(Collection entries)
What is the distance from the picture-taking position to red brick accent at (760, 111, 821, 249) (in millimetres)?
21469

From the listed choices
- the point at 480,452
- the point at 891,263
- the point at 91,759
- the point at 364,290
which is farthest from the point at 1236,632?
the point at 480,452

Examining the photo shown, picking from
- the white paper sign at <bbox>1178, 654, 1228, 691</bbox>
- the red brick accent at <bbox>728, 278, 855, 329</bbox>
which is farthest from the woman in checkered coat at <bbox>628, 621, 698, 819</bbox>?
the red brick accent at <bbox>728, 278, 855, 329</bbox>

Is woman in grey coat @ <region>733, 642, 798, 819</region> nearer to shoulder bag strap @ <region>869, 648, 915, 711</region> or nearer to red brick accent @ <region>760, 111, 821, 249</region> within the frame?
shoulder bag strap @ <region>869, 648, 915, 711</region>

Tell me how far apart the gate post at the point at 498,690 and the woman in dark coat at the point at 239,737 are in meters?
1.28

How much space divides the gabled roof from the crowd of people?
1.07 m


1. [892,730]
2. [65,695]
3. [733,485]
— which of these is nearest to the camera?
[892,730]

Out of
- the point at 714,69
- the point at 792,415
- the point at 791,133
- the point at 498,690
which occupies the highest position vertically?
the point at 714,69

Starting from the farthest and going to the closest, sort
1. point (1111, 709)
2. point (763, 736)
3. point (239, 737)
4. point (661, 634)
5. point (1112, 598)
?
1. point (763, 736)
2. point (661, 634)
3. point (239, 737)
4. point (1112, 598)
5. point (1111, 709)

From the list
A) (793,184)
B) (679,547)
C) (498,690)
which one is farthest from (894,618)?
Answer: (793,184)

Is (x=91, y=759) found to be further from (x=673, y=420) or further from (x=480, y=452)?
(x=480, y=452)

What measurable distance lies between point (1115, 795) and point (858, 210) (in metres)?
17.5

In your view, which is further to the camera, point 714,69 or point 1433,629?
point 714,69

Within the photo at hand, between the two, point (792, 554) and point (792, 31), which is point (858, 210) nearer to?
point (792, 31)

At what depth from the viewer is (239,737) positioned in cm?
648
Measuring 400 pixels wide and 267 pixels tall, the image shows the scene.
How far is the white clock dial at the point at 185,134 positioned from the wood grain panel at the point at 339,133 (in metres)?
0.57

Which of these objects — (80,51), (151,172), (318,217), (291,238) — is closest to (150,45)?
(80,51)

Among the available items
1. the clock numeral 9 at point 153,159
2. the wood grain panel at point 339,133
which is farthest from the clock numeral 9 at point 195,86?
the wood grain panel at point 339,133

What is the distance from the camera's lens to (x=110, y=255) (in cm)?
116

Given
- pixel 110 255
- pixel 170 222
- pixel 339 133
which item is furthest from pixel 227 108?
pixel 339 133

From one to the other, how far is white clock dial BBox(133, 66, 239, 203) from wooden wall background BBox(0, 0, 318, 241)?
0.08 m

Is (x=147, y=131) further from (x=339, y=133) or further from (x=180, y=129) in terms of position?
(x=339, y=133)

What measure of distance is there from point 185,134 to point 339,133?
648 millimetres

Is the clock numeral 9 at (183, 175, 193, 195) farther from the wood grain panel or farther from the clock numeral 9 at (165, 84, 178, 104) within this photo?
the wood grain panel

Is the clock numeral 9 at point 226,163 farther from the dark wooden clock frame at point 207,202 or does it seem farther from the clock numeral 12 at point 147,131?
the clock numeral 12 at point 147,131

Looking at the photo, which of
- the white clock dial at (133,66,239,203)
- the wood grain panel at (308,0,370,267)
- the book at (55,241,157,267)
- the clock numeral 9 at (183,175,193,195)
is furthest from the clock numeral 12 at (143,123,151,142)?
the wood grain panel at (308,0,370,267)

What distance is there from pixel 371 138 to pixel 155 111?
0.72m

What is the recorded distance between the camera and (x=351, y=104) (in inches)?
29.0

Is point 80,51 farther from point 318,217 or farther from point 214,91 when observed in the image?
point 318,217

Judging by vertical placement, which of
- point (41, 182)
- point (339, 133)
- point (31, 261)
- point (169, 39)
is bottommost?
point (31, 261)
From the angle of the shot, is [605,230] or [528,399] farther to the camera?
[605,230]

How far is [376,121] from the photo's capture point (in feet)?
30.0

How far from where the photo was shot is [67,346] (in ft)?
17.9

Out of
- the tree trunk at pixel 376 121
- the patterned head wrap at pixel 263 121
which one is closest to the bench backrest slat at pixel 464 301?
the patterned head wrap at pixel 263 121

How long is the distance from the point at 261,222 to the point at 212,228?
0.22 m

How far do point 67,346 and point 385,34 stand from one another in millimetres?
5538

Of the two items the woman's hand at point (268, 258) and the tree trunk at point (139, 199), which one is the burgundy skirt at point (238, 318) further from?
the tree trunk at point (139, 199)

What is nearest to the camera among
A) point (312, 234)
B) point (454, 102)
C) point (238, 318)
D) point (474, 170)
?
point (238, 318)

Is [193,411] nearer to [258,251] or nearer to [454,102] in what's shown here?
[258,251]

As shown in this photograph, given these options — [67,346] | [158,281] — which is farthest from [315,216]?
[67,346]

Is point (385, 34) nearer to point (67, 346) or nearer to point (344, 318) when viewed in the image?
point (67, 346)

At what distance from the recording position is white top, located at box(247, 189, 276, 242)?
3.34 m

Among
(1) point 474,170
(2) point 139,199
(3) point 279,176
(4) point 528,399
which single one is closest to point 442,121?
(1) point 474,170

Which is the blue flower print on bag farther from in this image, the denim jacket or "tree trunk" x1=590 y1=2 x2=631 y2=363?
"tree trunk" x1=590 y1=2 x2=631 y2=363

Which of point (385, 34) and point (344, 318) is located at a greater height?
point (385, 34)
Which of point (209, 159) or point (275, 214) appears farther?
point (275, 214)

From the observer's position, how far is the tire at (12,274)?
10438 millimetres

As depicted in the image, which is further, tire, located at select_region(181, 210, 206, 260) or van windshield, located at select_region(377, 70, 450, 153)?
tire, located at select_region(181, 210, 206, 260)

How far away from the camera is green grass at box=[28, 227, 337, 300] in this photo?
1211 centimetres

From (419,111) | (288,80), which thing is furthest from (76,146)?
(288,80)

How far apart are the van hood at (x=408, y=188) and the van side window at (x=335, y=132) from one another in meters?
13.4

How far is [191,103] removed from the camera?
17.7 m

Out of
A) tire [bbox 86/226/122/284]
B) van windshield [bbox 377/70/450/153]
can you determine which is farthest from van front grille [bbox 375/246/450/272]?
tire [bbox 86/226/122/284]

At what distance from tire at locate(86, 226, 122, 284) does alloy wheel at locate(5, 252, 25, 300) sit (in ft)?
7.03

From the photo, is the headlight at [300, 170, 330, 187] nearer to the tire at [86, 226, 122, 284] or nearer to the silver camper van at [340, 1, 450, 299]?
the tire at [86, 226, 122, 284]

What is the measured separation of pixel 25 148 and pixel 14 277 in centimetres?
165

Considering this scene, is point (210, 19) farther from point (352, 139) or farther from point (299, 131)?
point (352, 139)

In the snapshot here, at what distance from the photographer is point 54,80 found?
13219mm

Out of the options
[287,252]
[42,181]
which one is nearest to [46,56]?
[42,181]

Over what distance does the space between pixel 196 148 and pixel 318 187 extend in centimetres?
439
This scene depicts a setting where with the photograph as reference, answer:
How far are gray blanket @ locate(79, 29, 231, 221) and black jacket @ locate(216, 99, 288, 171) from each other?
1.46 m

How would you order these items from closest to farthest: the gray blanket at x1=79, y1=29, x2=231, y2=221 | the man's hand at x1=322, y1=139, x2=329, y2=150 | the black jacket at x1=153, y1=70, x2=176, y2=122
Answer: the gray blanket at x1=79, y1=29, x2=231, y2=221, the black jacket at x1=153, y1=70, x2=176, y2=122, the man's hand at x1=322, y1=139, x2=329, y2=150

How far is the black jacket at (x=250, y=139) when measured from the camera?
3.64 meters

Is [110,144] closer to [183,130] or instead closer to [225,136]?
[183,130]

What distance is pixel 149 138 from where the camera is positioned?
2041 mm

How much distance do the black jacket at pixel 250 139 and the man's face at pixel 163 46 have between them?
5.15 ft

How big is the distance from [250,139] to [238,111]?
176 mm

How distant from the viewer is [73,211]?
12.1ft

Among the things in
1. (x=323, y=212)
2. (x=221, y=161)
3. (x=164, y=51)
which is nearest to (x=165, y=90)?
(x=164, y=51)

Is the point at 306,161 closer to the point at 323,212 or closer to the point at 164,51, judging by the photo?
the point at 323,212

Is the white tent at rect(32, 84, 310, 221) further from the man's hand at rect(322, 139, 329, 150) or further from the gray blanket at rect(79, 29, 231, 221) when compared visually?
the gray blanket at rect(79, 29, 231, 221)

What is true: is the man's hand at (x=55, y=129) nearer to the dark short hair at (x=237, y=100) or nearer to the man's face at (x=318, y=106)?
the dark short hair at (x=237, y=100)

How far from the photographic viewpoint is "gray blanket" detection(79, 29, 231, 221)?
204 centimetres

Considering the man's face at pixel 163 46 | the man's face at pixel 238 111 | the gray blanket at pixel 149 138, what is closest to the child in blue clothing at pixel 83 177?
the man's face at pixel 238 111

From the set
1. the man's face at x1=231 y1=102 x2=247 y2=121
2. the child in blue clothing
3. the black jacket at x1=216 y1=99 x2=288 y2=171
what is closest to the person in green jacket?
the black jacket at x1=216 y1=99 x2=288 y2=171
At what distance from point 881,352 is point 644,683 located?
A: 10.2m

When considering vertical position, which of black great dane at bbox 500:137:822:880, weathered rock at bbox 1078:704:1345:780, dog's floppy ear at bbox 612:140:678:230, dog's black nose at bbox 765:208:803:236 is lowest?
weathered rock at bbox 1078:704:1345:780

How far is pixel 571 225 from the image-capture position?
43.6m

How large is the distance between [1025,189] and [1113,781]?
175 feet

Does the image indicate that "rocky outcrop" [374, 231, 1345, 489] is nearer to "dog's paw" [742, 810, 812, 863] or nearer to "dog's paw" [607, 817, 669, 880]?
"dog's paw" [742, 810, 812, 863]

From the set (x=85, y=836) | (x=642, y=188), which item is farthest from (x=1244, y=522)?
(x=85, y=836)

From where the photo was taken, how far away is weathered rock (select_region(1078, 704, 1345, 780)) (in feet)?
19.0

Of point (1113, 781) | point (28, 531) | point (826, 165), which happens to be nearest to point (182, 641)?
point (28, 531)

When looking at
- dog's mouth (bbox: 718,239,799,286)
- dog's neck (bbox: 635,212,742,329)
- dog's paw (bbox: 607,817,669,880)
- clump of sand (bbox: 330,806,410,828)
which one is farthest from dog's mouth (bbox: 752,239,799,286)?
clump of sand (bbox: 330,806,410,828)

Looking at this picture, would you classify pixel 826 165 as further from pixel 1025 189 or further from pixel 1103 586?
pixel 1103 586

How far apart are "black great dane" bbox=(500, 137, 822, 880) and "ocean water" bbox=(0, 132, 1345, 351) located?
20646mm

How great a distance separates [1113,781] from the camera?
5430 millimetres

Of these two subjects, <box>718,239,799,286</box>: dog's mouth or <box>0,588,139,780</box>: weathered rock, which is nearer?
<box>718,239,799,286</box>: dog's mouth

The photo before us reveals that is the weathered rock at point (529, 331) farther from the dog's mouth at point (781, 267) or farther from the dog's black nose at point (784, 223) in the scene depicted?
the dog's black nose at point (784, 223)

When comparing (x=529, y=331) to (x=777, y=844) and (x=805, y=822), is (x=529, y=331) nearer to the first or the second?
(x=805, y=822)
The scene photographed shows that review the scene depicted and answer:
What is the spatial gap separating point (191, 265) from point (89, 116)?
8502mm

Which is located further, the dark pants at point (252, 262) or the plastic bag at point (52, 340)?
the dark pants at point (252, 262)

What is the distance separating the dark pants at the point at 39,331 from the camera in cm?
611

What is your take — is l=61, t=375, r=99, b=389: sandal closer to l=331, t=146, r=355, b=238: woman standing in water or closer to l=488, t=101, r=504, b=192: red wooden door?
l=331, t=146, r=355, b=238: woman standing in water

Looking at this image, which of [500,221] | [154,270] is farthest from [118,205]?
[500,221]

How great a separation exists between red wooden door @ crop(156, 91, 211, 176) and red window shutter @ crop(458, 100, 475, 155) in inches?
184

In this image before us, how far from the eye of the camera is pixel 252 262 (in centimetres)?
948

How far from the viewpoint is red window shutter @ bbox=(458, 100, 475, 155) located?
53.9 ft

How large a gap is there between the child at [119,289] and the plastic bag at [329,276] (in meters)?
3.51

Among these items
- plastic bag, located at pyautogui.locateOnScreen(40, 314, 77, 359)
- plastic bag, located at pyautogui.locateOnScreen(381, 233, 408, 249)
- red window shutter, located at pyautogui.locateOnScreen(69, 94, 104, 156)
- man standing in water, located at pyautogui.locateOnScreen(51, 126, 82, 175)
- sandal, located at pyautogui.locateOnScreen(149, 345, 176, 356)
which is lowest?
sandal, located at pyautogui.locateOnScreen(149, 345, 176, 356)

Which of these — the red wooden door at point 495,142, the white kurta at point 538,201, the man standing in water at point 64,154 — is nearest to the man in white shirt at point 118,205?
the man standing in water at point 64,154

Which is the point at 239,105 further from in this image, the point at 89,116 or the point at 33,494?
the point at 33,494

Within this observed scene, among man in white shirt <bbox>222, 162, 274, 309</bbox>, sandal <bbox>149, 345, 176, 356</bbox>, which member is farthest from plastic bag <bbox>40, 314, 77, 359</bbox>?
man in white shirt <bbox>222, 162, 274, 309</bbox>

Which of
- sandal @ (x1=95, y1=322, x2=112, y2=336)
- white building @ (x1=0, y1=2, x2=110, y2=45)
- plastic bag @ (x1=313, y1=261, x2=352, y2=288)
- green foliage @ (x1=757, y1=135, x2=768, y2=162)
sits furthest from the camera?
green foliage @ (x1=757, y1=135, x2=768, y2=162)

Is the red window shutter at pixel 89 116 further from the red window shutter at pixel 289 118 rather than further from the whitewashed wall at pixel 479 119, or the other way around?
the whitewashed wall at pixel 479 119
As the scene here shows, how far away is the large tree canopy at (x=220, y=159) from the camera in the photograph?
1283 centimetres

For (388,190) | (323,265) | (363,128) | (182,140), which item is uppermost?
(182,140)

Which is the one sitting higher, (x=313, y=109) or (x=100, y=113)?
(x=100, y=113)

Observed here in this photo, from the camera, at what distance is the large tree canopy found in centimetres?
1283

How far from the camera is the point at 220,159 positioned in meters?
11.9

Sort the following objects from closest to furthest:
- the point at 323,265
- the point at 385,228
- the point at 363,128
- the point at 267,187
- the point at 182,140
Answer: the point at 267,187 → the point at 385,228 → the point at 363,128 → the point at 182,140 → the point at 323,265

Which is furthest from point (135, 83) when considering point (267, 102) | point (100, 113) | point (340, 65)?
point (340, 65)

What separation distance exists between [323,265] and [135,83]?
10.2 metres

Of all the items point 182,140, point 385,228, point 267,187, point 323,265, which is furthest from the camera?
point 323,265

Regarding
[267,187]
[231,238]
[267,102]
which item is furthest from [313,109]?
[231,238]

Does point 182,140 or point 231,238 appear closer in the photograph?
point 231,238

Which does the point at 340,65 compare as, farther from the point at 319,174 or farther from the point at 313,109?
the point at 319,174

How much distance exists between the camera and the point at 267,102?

• _DESCRIPTION OF THE TASK_
Rewrite the records from the line containing "For (388,190) |" through the end of the records, swapping "camera" for "viewer" wherever it occurs and leaving everything else unchanged.

• _FULL RESPONSE_
For (388,190) | (323,265) | (363,128) | (182,140), which item is uppermost?
(182,140)

Which is the one sitting higher, (x=313, y=109) or (x=100, y=113)?
(x=100, y=113)

Observed here in this photo, from the viewer, at what distance is the large tree canopy found in centimetres?
1283

How far from the viewer is the point at 220,159 positioned in meters?
11.9

Sort the following objects from closest to furthest:
- the point at 323,265
- the point at 385,228
- the point at 363,128
- the point at 267,187
- the point at 182,140
Answer: the point at 267,187 → the point at 385,228 → the point at 363,128 → the point at 182,140 → the point at 323,265

Which is furthest from point (135, 83) when considering point (267, 102) | point (100, 113) | point (340, 65)?
point (340, 65)

What separation distance exists between [323,265] and [135,83]?
10.2 metres

Of all the items point 182,140, point 385,228, point 267,187, point 323,265, which is furthest from the viewer?
point 323,265

Regarding
[267,187]
[231,238]
[267,102]
which item is furthest from [313,109]?
[231,238]

Does point 182,140 or point 231,238 appear closer in the photograph?
point 231,238

Which does the point at 340,65 compare as, farther from the point at 319,174 or farther from the point at 313,109?
the point at 319,174

How much distance exists between the viewer and the point at 267,102?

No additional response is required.